The remaining issues — insufficient statistical visualization, overly absolute conclusions, inconsistent terminology — are relatively straightforward to address.

The deadline is April 1st. I’ve put together a 6-day revision plan.


Supplementary Experiment Design

Three supplementary experiments were designed to address the reviewers’ core concerns:

Experiment A: First-Action Evaluation

Instead of running the full SWE-bench pipeline (where 7B models have a resolve rate near 0), I evaluate only whether the model’s first generated action matches the ground truth. 50–100 instances are sampled from the test split, and inference is run on checkpoints including baseline, random_500, topq_500, and random_1000, using three levels of metrics:

MetricDescription
Action Type MatchWhether the action type is correct (e.g., find_file vs open_file)
Target File MatchWhether the correct file is targeted
Exact Match / ROUGE-LPrecise content matching

Finally, the Spearman correlation between CE loss and action-level metrics is computed. The expected result is ρ > 0.7, demonstrating that loss reduction genuinely reflects improved generation quality.

Experiment B: 2000-Scale Extension

Scaling from 1000 to 2000 trajectories, with the key comparison being Random-2000 vs TopQ-1000. This tests whether quality filtering starts to produce significant differences at larger scale — if yes, we’ve found the crossover point; if not, the quantity dominance conclusion extends to 2000.

Experiment C: B2-only Baseline

Comparing composite score filtering against using B2 (error-retry rate) alone, to verify whether multi-dimensional scoring truly outperforms a single metric.


Current Progress

The screenshot below shows the training status of the three experiment runs on W&B. exp15_TopQ-2000 and exp16_B2Only-Top500 have finished, while exp14_Random-2000 is still running. All three use the Qwen2.5 model.

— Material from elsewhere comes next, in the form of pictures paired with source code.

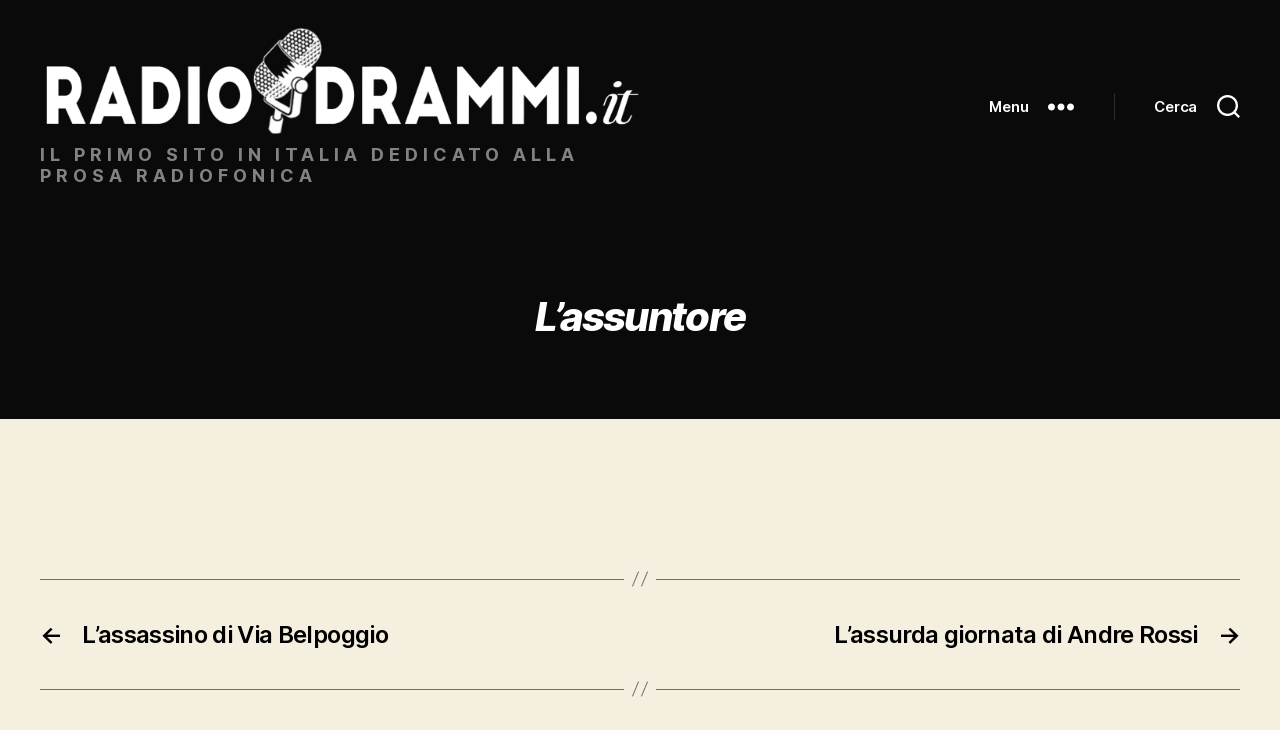

--- FILE ---
content_type: text/css
request_url: https://radiodrammi.it/wp-content/themes/twentytwenty-child/style.css?ver=1.1
body_size: 151
content:
/*
Theme Name: Twenty Twenty Child
Theme URI: https://radiodrammi.it/
Template: twentytwenty
Text Domain: twentytwenty-child
Version: 1.1
Requires at least: 4.7
Requires PHP: 5.2.4
Description: CHILD THEME
Author: Gianni Garamanti from the project of the WordPress team
Author URI: https://wordpress.org/
License: GNU General Public License v2 or later
License URI: http://www.gnu.org/licenses/gpl-2.0.html
*/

W&B experiment dashboard — training status of three supplementary experiments: TopQ-2000 and B2Only-Top500 finished, Random-2000 still running

  • ✅ All three experiment models have finished training
  • ✅ Experiment A completed and passed cross-validation
  • ✅ Experiment B & C model training complete
  • ⬜ Run perplexity evaluation on models (tonight + tomorrow morning)
  • ⬜ Verify correctness of First-Action Evaluation’s first step
  • ⬜ Paper rewriting (structural adjustments, wording revisions, visualization upgrades)
  • ⬜ Submit revised version before April 1st